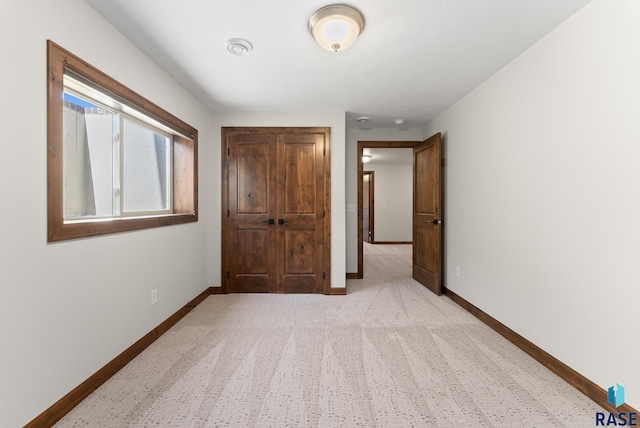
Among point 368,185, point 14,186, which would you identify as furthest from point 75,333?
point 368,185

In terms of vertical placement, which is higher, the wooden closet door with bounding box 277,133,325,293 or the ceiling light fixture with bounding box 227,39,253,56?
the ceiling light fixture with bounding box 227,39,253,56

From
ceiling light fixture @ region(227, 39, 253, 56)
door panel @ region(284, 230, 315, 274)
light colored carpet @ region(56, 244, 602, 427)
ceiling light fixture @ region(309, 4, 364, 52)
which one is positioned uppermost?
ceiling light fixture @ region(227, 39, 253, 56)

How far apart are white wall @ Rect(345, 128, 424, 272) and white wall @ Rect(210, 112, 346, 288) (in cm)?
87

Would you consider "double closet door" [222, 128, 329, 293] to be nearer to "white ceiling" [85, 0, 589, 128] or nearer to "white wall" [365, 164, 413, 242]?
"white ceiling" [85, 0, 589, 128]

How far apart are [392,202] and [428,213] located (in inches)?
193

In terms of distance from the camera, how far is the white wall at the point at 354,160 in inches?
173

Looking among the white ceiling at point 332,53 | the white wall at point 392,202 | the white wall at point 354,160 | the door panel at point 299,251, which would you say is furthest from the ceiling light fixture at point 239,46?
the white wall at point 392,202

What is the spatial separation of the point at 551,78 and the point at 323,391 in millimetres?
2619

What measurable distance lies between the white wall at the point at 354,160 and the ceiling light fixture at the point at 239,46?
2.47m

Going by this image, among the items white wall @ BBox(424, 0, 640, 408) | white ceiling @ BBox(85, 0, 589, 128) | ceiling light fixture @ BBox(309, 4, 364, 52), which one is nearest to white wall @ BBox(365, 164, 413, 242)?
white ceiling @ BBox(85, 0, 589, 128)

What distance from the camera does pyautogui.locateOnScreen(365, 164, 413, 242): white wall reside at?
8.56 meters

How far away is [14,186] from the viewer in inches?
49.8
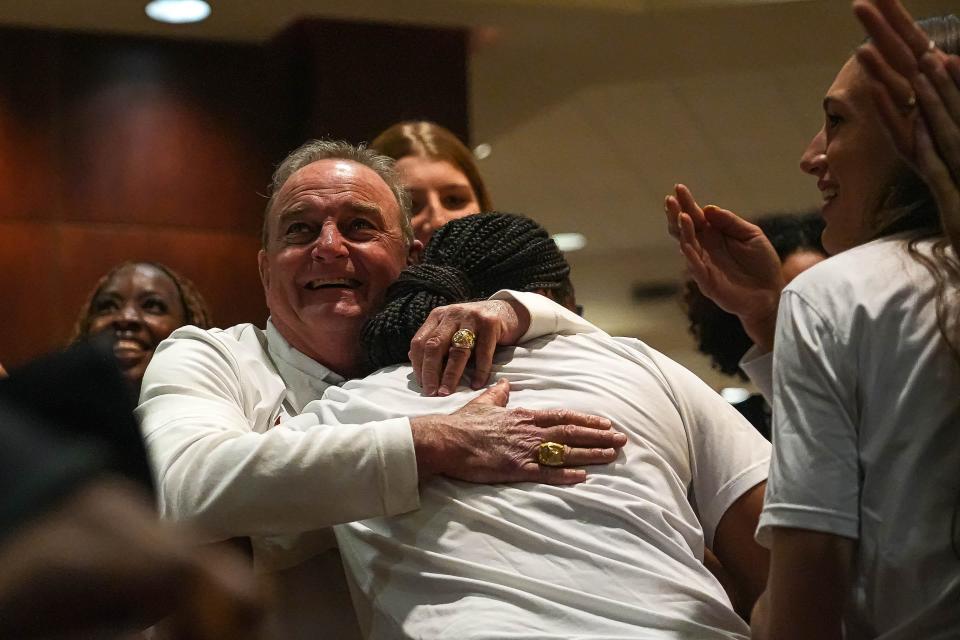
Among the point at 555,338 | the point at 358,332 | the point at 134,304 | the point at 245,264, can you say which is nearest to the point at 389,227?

__________

Print each record exactly as it stands, leaving the images out.

COMPLETE ANSWER:
Among point 368,185, point 14,186, which would you identify as furthest from point 75,333?
point 368,185

In terms of vertical placement, which is higher, the wooden closet door with bounding box 277,133,325,293 or the ceiling light fixture with bounding box 227,39,253,56?
the ceiling light fixture with bounding box 227,39,253,56

From
ceiling light fixture @ region(227, 39, 253, 56)
door panel @ region(284, 230, 315, 274)
light colored carpet @ region(56, 244, 602, 427)
ceiling light fixture @ region(309, 4, 364, 52)
which one is positioned uppermost?
ceiling light fixture @ region(227, 39, 253, 56)

How far apart are white wall @ Rect(345, 128, 424, 272) and white wall @ Rect(210, 112, 346, 288) (in cm)?
87

Would you consider "double closet door" [222, 128, 329, 293] to be nearer to "white ceiling" [85, 0, 589, 128] or nearer to "white wall" [365, 164, 413, 242]?
"white ceiling" [85, 0, 589, 128]

How far apart are [392,202] and [428,213] located (in inches)?
193

In terms of distance from the camera, how far is the white wall at the point at 354,160 in inches?
173

Looking among the white ceiling at point 332,53 | the white wall at point 392,202 | the white wall at point 354,160 | the door panel at point 299,251, which would you say is furthest from the ceiling light fixture at point 239,46?
the white wall at point 392,202

What is the spatial separation of the point at 551,78 and the point at 323,391 in millimetres?
2619

What measurable distance lies between the white wall at the point at 354,160 and the ceiling light fixture at the point at 239,46?
2.47m

Going by this image, among the items white wall @ BBox(424, 0, 640, 408) | white ceiling @ BBox(85, 0, 589, 128) | ceiling light fixture @ BBox(309, 4, 364, 52), which one is nearest to white wall @ BBox(365, 164, 413, 242)?
white ceiling @ BBox(85, 0, 589, 128)

What distance from the camera does pyautogui.locateOnScreen(365, 164, 413, 242): white wall reside at?
8.56 meters

How far away is [14,186] from the viewer in inches?
49.8
Among the point at 555,338 | the point at 358,332 | the point at 134,304 | the point at 245,264, can you say which is nearest to the point at 389,227?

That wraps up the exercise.